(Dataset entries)

*** Begin section ***

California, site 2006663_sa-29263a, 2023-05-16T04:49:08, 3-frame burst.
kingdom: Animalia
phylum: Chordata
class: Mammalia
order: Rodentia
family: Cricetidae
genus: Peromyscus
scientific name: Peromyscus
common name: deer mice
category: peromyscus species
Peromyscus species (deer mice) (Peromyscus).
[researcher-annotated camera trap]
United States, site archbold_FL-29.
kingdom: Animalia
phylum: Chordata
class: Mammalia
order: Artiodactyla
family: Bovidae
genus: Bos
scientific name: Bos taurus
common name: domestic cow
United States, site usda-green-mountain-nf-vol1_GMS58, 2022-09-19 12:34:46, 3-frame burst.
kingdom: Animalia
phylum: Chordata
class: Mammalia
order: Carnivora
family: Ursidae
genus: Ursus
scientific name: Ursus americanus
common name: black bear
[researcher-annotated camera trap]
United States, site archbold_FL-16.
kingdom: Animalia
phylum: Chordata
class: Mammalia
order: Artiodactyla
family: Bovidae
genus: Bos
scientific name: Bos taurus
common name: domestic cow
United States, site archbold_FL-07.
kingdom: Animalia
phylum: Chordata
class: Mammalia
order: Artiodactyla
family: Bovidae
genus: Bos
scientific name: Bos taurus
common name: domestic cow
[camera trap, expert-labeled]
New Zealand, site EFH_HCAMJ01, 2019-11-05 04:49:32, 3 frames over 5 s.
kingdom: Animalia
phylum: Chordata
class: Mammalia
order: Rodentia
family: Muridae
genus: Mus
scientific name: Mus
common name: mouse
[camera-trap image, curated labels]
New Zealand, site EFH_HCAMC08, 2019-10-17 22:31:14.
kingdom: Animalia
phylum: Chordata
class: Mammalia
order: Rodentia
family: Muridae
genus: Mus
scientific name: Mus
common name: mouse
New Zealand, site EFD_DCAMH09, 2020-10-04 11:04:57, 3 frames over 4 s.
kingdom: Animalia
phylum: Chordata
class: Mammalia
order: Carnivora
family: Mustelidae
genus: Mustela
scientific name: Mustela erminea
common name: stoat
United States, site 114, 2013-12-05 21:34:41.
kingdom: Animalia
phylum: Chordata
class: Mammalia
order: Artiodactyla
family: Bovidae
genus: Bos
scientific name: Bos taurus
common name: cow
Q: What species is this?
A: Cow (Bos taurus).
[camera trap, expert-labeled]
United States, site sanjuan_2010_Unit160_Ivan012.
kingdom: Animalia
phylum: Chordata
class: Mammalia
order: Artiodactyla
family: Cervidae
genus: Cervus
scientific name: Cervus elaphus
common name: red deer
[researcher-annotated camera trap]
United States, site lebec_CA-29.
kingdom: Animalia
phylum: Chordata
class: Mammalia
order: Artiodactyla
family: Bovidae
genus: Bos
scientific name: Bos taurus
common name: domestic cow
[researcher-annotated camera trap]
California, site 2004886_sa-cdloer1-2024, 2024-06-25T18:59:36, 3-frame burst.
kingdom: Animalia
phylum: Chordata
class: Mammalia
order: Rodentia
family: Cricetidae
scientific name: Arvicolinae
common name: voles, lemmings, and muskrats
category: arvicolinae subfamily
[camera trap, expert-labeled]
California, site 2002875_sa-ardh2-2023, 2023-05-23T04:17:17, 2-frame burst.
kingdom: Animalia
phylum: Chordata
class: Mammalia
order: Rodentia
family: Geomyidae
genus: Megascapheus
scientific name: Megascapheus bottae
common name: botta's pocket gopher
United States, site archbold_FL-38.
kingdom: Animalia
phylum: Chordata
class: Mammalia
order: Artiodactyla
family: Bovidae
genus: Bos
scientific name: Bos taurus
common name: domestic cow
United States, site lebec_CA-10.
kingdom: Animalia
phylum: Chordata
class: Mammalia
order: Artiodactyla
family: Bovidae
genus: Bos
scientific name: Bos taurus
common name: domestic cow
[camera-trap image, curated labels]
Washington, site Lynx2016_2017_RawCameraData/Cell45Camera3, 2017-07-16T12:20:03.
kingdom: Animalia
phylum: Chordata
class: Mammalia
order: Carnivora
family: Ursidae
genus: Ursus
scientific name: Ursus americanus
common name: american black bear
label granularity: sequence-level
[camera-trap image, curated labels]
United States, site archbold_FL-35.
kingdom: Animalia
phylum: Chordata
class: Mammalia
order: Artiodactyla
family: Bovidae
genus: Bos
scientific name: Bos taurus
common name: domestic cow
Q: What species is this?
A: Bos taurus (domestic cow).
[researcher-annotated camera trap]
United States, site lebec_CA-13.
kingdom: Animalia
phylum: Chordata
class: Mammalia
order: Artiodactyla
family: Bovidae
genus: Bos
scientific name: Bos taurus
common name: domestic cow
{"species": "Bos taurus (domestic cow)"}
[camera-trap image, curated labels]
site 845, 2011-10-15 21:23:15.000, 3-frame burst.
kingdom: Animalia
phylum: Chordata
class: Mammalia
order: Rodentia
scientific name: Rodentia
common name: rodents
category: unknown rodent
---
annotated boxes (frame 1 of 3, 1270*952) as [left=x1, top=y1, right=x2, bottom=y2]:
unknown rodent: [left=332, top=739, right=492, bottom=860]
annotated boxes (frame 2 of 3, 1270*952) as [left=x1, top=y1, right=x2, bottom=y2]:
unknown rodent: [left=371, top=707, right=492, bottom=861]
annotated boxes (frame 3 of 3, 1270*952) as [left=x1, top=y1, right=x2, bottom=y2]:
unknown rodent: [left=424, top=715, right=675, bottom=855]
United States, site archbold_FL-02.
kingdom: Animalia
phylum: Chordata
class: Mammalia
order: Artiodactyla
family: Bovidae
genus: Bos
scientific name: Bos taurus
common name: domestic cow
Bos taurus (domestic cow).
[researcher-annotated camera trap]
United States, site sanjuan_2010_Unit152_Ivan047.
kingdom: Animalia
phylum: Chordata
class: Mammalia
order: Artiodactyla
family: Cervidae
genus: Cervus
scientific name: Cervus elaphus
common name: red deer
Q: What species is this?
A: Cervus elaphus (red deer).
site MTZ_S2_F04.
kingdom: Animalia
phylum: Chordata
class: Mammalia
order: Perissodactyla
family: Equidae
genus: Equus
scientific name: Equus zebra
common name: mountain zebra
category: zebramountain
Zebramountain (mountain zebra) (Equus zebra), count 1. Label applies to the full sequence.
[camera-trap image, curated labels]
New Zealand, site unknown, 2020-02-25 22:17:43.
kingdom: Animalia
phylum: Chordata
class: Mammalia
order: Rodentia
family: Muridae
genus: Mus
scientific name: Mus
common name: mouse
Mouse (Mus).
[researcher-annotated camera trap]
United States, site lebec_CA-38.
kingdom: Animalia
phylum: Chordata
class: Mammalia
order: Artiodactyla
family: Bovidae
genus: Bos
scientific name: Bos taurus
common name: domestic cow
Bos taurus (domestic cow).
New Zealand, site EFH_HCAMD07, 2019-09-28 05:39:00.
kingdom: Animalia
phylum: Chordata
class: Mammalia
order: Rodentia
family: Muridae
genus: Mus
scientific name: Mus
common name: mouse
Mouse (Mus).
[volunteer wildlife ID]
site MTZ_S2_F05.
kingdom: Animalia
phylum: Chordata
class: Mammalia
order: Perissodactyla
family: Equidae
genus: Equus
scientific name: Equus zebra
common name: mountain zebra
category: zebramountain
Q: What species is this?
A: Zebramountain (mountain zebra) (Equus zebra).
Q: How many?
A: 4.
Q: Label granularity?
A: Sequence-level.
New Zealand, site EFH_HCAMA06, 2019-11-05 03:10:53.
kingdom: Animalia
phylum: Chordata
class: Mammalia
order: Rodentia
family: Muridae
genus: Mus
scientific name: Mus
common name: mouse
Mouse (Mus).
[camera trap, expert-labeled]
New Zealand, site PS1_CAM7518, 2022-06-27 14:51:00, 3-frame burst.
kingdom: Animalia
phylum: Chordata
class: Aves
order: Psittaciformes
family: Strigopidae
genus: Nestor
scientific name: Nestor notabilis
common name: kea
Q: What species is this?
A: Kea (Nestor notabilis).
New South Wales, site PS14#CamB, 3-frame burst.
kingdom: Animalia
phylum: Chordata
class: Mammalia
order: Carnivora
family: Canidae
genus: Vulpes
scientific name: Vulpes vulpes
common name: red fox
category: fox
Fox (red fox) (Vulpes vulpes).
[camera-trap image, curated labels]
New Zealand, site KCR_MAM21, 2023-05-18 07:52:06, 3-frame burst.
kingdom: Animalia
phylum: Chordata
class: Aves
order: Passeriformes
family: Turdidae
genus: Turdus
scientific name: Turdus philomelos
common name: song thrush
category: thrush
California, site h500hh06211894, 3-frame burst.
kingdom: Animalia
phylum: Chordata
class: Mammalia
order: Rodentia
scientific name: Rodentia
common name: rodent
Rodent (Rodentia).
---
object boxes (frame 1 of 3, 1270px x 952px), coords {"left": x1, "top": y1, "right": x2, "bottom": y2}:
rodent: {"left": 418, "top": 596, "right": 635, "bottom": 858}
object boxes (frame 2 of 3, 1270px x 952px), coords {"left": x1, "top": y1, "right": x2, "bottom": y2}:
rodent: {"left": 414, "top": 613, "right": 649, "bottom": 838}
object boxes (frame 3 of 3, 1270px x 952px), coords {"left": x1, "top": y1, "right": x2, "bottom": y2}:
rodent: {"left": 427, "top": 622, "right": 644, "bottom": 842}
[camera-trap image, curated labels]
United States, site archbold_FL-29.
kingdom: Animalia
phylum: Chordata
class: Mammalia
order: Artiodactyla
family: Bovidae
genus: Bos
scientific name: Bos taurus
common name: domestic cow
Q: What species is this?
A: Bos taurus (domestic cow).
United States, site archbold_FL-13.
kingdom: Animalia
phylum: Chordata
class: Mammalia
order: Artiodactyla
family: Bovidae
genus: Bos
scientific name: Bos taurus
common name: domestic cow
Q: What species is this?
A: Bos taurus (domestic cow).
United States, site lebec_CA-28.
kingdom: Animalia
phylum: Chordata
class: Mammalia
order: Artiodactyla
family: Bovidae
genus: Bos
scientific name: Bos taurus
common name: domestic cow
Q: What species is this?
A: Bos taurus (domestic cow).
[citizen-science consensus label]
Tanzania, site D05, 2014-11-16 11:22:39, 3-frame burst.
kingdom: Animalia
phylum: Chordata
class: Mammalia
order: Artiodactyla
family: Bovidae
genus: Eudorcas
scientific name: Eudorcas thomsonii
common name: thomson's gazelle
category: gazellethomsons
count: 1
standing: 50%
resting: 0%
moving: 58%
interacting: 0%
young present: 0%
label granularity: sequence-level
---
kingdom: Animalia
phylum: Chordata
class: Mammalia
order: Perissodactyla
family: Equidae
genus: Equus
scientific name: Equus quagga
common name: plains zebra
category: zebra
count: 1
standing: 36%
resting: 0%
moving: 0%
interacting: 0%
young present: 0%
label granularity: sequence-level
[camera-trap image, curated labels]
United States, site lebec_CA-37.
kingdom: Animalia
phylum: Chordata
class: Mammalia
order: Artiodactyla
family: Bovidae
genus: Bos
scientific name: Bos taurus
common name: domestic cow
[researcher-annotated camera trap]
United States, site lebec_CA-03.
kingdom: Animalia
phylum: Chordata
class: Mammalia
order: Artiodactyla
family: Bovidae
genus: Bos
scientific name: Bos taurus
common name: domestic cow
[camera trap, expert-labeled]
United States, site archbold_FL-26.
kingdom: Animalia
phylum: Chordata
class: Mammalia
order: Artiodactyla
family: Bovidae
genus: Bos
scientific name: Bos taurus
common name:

*** End section ***

Activity =>
Lines with "Zealand": return each one from the data above.

Response to this exercise =>
New Zealand, site EFH_HCAMJ01, 2019-11-05 04:49:32, 3 frames over 5 s.
New Zealand, site EFH_HCAMC08, 2019-10-17 22:31:14.
New Zealand, site EFD_DCAMH09, 2020-10-04 11:04:57, 3 frames over 4 s.
New Zealand, site unknown, 2020-02-25 22:17:43.
New Zealand, site EFH_HCAMD07, 2019-09-28 05:39:00.
New Zealand, site EFH_HCAMA06, 2019-11-05 03:10:53.
New Zealand, site PS1_CAM7518, 2022-06-27 14:51:00, 3-frame burst.
New Zealand, site KCR_MAM21, 2023-05-18 07:52:06, 3-frame burst.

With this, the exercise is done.